Para o diplomata brasileiro, há um facto que explica os atrasos no trabalho da UNTAET em Timor. O facto de "não ter sido possível" trazer para o território logo no início da missão "equipas internacionais experientes em matéria de governação, em economia, em questões de imigração, justiça, segurança".

"Essas equipas, no entanto, não podiam vir mais cedo para Timor devido à situação em que se encontrava o território e face à nossa inexperiência numa missão que era totalmente nova para nós. Vieram bastante tarde e teriam sido fundamentais logo no início, para me ajudarem a erguer o país mais depressa."

Este facto é, para Sérgio Vieira de Mello, "uma das grandes lições" que a ONU tem de tirar da administração em Timor para situações semelhantes que possa vir a ter de enfrentar noutras partes do mundo. "Da próxima vez temos de avançar logo de início com equipas experientes. Temos de conseguir acordos com os diversos governos para que possam dispensar rapidamente essas equipas de gente experiente em matérias fundamentais."

┄┄┄┄┄┄┄┄┄┄┄┄┄┄┄┄┄┄┄┄

:: Tarefa escrita 1 ::
Extraia dos registos, sem qualquer alteração, todas as linhas que contenham a palavra "closer". Tenha em conta a distinção entre maiúsculas e minúsculas.

┄┄┄┄┄┄┄┄┄┄┄┄┄┄┄┄┄┄┄┄

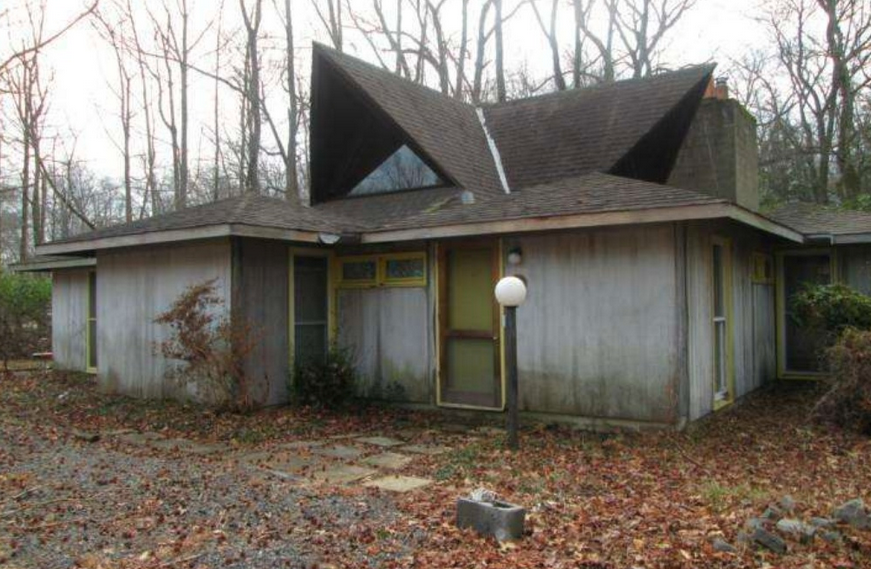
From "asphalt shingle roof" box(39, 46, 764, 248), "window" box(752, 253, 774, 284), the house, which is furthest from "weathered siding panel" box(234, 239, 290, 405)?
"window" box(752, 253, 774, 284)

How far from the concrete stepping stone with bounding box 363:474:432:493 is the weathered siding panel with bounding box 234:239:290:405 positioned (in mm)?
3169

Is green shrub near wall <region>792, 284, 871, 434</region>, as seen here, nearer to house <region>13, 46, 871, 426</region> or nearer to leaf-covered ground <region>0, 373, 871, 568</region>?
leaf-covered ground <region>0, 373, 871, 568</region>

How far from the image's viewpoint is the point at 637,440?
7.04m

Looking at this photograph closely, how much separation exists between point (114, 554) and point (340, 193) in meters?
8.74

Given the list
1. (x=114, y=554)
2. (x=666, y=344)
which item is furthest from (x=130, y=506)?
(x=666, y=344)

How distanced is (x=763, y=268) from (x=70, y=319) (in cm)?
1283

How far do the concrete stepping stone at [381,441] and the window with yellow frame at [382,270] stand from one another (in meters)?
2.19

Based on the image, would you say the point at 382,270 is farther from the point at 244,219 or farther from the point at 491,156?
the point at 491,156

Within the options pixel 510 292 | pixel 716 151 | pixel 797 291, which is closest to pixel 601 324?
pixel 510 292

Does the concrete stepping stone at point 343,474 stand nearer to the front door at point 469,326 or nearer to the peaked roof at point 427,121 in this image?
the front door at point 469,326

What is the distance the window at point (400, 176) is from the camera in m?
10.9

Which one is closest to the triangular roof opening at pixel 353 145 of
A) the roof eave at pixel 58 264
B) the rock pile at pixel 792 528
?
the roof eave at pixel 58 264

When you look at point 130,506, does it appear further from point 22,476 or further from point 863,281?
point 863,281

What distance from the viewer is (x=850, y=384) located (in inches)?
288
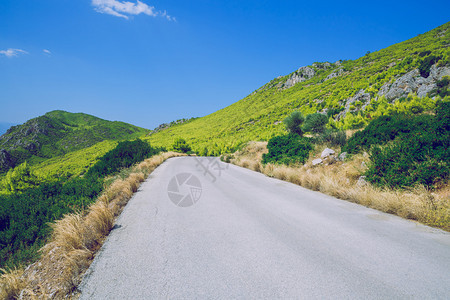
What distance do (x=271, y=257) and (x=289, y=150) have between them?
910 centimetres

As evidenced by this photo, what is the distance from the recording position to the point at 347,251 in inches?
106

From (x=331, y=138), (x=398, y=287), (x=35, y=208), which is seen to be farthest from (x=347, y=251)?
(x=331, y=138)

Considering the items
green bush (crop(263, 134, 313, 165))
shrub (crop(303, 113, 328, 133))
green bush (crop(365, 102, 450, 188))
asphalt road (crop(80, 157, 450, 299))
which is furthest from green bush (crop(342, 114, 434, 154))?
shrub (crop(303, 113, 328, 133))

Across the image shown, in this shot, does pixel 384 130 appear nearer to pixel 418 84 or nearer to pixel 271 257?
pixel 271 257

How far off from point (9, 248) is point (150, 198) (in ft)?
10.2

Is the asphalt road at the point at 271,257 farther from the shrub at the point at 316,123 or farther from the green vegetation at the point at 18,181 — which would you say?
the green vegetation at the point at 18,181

┄┄┄┄┄┄┄┄┄┄┄┄┄┄┄┄┄┄┄┄

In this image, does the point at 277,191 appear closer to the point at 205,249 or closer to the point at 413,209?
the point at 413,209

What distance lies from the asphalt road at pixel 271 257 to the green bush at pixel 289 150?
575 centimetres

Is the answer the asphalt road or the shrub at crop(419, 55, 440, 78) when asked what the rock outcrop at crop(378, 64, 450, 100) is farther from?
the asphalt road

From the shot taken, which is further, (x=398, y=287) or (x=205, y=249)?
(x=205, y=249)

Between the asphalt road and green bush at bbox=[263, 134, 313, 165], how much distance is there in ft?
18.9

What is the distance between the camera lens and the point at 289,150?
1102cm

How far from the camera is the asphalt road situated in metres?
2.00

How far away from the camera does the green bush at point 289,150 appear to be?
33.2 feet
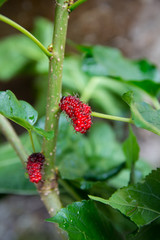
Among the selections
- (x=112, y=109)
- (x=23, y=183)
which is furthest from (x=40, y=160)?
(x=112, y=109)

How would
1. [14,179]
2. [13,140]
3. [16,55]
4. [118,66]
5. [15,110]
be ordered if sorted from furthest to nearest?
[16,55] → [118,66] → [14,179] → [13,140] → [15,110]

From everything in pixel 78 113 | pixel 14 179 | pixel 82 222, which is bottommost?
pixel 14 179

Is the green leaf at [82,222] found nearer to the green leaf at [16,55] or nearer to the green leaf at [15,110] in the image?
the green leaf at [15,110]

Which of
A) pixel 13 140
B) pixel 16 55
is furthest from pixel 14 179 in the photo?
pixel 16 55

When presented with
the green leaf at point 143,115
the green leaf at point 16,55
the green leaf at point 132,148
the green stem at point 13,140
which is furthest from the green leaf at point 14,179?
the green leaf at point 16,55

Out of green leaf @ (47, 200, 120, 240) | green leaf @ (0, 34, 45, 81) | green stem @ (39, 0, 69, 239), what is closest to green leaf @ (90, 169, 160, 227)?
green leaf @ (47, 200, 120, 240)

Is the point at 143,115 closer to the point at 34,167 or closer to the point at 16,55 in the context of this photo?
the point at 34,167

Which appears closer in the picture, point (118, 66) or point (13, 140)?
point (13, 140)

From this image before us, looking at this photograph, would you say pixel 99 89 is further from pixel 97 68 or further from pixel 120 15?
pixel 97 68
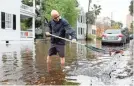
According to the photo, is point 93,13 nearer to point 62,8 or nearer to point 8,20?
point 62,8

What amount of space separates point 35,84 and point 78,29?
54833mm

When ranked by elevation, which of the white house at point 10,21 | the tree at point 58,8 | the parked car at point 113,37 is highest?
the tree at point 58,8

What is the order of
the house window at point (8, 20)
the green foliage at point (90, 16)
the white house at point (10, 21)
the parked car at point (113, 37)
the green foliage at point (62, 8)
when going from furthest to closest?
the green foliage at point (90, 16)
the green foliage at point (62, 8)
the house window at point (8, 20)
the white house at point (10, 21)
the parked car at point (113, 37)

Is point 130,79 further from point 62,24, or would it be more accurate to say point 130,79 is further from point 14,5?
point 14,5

┄┄┄┄┄┄┄┄┄┄┄┄┄┄┄┄┄┄┄┄

:: Tarefa escrita 2 ::
Prossiga com o texto sobre as lições da missão da ONU em Timor, a partir do ponto em que ele termina.

:: Resultado esperado 1 ::
In this image, does the point at 277,191 appear closer to the point at 205,249 or closer to the point at 413,209?
Is the point at 143,115 closer to the point at 34,167 or closer to the point at 16,55 in the context of this photo?
Which appears closer in the picture, point (118, 66) or point (13, 140)?

:: Resultado esperado 2 ::
Sérgio Vieira de Mello acha, contudo, improvável que a ONU tenha de enfrentar novamente uma missão com as características das de Timor-Leste. Ainda assim, a "muito válida experiência adquirida" pode, segundo afirma, ajudar "a resolver problemas" noutros países: "Provavelmente em África, nos chamados Estados-colapso, que necessitem de ser reconstruídos, a experiência que ganhámos aqui poderá ser muito útil. Mas vai ser difícil a ONU vir a ter outra missão como esta. Com as dificuldades que esta apresentava."

"Timor é uma lição e continua a ser uma lição para todos. Uma lição com resultados muito positivos", conclui.